0.1 = 0 x 1 2 + 0 x 1 4 + 0 ∗ 1 8 + 1 x 1 16 + 1 x 1 32 = 0.09375 0.1 = 0\times\frac12 + 0\times\frac14 + 0*\ FRAC18 + 1\times\frac1{16} + 1\times\ Frac1 {32} = 0.09375

  • If we want to get closer0.1So we need to keep looking. First of all
    0.1 0.09375 = 0.00625 0.1-0.09375 = 0.00625
    So we need to keep looking for something less than or equal to this number to the 2 power.
  • We find that the next two words 164\frac1{64}641 and 1128\frac1{128}1281 are both greater than 0,00625, up to 1256\frac1{256}2561 are ok.

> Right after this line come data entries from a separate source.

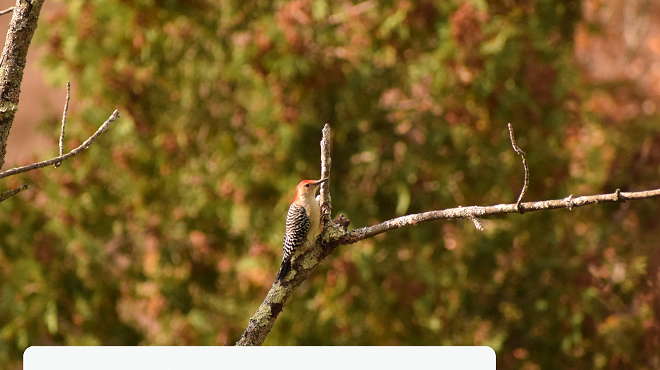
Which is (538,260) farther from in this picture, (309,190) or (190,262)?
(190,262)

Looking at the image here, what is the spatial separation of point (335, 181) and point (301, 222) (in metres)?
2.04

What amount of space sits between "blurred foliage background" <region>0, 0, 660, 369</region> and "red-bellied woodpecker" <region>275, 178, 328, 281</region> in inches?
55.8

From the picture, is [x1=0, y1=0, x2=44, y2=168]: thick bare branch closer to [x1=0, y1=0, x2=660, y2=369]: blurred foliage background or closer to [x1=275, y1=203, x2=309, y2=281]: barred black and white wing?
[x1=275, y1=203, x2=309, y2=281]: barred black and white wing

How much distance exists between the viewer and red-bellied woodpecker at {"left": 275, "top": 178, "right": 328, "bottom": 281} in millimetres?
3268

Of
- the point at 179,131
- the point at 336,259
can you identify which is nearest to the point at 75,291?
the point at 179,131

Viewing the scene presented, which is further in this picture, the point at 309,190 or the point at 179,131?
the point at 179,131

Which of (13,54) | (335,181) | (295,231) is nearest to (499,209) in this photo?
(13,54)

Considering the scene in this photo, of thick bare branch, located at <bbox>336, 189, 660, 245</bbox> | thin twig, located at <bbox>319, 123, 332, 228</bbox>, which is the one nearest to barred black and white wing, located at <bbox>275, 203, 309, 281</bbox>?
thin twig, located at <bbox>319, 123, 332, 228</bbox>

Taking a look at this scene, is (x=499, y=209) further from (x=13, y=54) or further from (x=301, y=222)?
(x=301, y=222)

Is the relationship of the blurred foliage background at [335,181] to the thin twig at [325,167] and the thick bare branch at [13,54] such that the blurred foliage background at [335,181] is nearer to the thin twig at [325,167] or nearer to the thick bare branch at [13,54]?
the thin twig at [325,167]

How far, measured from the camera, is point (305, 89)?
546cm

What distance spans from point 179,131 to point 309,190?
2505mm

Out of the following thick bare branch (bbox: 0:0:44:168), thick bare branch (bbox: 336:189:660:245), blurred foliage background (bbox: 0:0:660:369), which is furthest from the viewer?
blurred foliage background (bbox: 0:0:660:369)

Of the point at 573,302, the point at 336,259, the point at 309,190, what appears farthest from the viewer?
the point at 336,259
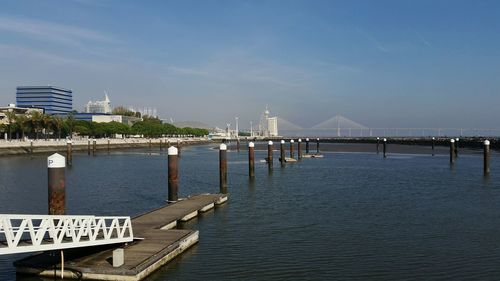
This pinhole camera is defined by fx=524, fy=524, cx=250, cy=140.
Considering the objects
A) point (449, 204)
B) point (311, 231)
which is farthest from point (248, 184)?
point (311, 231)

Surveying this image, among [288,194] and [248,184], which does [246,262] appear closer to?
[288,194]

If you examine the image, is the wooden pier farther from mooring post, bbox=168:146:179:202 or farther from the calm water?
mooring post, bbox=168:146:179:202

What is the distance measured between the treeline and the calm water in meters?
73.5

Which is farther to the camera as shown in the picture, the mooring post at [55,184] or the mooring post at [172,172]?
the mooring post at [172,172]

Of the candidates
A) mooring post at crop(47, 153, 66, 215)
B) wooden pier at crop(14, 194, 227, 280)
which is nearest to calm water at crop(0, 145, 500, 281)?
wooden pier at crop(14, 194, 227, 280)

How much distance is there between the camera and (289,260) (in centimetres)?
1773

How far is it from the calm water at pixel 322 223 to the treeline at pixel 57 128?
73526mm

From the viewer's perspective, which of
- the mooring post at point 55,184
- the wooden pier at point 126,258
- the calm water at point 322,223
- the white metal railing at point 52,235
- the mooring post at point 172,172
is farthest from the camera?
the mooring post at point 172,172

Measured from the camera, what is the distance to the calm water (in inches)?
659

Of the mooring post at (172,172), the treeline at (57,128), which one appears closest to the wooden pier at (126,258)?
the mooring post at (172,172)

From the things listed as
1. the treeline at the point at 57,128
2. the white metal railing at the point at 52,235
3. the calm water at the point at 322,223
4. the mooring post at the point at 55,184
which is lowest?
the calm water at the point at 322,223

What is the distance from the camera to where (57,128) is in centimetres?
12338

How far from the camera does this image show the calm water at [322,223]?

0.1 = 0 x 1 2 + 0 x 1 4 + 0 ∗ 1 8 + 1 x 1 16 + 1 x 1 32 + 0 x 1 64 + 0 x 1 128 + 1 x 1 256 + 1 x 1 512 = 0.999609375 0.1 = 0\times\frac12 + 0\times\frac14 + 0*\ FRAC18 + 1\times\frac1{16} + 1\times\frac1{32} + 0\times\frac1{64} + 0\times\frac1{128} + 1\times\frac1{256} + 1\times\frac1{512} = 0.999609375

If we change the above formula to binary: 00110011

If we go all the way down, and we add them up, we’ll see that binary is going to loop 0011 all the time. But because IEEE754 has only 52 precision bits for double precision at most. So even if we fill all 52 bits, we can’t add up to 0.1, we can only get closer and closer. So 0.1 is bound to have at least one epsilon accuracy lost in binary. (The explanation here is learned from the video of “Code speaks” UP. Those who want to watch the video can watch it here.)

Type String

String to you is just text, you can write and read words, you can represent words and we put ‘(quotes) in our code to make it a String. But String has a few things we need to know about penetration.

First, we will introduce some knowledge about Character. A String is a String of characters. A String is a String of characters.

That Character is Character in English, but there is no way to represent a Character in a computer. For example, we see the letter A, Chinese characters are all the same shape, in fact, these are glyph, we think character is actually an abstract expression. Then combine the font to create a visible image.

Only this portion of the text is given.